→ Page extract
--------------------

WASHINGTON (CN) - The Senate Judiciary Committee advanced the nominations of 10 federal judges on Thursday, including two nominees to the 5th Circuit and an 8th Circuit nominee the American Bar Association rated unanimously not qualified.
It was the committee's busiest day of approving judges during the Trump administration, eclipsing the eight nominees it sent to the full Senate on Oct. 26. The three circuit court nominees the panel approved on Thursday is also the most in a single day this year.
All of the circuit court nominees advanced on 11-9 votes that fell strictly along party lines.
The most controversial nominee on the agenda was Steven Grasz, whom the American Bar Association rated unanimously not qualified in October. President Donald Trump's nominee to the 8th Circuit, Grasz has a history of working in Republican politics, having served as Nebraska's deputy attorney general from 1991 to 2002 and as general counsel for the Nebraska Republican Party.
The American Bar Association's Standing Committee on the Federal Judiciary found Grasz would have trouble separating "his role as an advocate from that of a judge," citing interviews with Grasz's peers who questioned his commitment to following precedent.

--------------------

(Records drawn from a dataset)

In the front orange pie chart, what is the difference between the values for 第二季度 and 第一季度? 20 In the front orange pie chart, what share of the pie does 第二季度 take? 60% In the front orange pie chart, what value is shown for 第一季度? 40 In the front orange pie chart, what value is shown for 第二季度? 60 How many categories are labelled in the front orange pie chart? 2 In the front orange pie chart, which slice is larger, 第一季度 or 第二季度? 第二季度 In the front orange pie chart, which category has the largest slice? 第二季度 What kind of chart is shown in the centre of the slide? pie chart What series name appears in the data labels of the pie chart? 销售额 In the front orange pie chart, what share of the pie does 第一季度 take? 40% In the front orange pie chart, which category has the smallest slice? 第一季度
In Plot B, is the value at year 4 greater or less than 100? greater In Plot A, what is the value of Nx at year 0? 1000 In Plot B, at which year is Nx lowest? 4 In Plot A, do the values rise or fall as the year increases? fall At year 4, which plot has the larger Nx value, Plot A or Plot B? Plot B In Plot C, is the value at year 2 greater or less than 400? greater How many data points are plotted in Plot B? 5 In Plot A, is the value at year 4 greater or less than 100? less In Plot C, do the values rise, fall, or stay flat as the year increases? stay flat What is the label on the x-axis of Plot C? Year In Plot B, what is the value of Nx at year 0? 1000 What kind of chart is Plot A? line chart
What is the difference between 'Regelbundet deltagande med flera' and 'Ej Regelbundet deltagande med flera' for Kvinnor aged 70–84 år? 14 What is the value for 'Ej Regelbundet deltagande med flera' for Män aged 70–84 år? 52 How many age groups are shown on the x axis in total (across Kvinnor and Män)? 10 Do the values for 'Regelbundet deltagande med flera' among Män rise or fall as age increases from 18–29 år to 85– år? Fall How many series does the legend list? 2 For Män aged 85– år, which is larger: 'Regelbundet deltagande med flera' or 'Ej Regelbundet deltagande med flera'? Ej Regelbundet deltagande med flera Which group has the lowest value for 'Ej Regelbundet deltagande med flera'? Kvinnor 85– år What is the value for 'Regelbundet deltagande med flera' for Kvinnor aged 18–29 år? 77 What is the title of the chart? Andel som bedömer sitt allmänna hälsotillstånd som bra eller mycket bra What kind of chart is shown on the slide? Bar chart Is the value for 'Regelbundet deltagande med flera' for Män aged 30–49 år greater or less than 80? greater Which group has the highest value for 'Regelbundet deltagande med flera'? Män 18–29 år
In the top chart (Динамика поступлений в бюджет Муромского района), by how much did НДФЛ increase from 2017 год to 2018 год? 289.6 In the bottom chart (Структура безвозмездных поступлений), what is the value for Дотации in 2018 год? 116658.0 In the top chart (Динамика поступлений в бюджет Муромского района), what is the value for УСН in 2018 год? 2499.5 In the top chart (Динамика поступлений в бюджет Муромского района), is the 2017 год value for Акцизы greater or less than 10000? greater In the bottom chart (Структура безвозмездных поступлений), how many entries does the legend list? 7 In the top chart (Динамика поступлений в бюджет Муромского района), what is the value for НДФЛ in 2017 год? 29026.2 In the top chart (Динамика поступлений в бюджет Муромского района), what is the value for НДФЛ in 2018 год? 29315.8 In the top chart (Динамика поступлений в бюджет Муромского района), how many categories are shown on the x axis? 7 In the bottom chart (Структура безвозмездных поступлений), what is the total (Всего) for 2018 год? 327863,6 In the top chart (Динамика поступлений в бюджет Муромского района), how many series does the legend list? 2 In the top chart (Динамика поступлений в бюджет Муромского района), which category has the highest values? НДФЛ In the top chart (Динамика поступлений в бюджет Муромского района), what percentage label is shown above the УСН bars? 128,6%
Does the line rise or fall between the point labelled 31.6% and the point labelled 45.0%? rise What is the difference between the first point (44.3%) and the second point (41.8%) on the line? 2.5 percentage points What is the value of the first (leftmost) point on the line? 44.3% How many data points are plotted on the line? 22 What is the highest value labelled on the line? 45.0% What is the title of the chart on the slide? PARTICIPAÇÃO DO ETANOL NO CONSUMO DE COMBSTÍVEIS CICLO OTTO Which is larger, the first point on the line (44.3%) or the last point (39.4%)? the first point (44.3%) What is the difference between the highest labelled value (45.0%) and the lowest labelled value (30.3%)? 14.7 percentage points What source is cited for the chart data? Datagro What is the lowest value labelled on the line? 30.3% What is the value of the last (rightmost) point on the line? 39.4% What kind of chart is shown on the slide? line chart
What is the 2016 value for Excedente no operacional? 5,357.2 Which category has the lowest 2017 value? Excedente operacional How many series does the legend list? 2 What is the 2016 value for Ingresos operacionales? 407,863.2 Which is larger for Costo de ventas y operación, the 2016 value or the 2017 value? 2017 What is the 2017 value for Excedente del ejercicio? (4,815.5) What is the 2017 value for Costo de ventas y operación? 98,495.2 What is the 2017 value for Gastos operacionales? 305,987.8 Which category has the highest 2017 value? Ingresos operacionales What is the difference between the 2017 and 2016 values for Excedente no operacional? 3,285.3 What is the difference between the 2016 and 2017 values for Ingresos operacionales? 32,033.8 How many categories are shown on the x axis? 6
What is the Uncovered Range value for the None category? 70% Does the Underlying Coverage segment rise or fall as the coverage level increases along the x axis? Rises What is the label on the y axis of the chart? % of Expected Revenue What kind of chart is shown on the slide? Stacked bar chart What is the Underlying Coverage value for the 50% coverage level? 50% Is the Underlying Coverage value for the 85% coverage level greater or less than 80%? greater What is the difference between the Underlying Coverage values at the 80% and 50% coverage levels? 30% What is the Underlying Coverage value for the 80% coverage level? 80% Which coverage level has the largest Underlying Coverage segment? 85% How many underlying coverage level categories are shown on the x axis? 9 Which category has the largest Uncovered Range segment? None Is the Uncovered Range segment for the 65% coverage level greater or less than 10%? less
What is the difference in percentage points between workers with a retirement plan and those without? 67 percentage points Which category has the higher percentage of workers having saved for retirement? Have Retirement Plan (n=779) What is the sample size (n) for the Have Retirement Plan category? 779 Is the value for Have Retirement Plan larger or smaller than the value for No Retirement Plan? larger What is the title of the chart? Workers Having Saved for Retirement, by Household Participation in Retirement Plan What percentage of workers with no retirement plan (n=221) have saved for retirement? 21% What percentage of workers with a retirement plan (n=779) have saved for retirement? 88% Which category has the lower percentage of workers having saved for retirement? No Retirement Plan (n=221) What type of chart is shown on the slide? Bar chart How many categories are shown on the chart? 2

--------------------

→ Problems to solve
• 1. Answer these questions using the article on the Senate Judiciary Committee's judicial nominations.
(a) How many federal judge nominations did the committee advance on Thursday?
(b) On what date did the committee send eight nominees to the full Senate?
(c) What was the vote count for each circuit court nominee?
• 2. From the article on the Senate Judiciary Committee's judicial nominations, reproduce the passage from "WASHINGTON (CN) - The" up to and including "unanimously not qualified.".

→ Exercise answers
• 1.
(a) 10
(b) Oct. 26
(c) 11-9

• 2.
WASHINGTON (CN) - The Senate Judiciary Committee advanced the nominations of 10 federal judges on Thursday, including two nominees to the 5th Circuit and an 8th Circuit nominee the American Bar Association rated unanimously not qualified.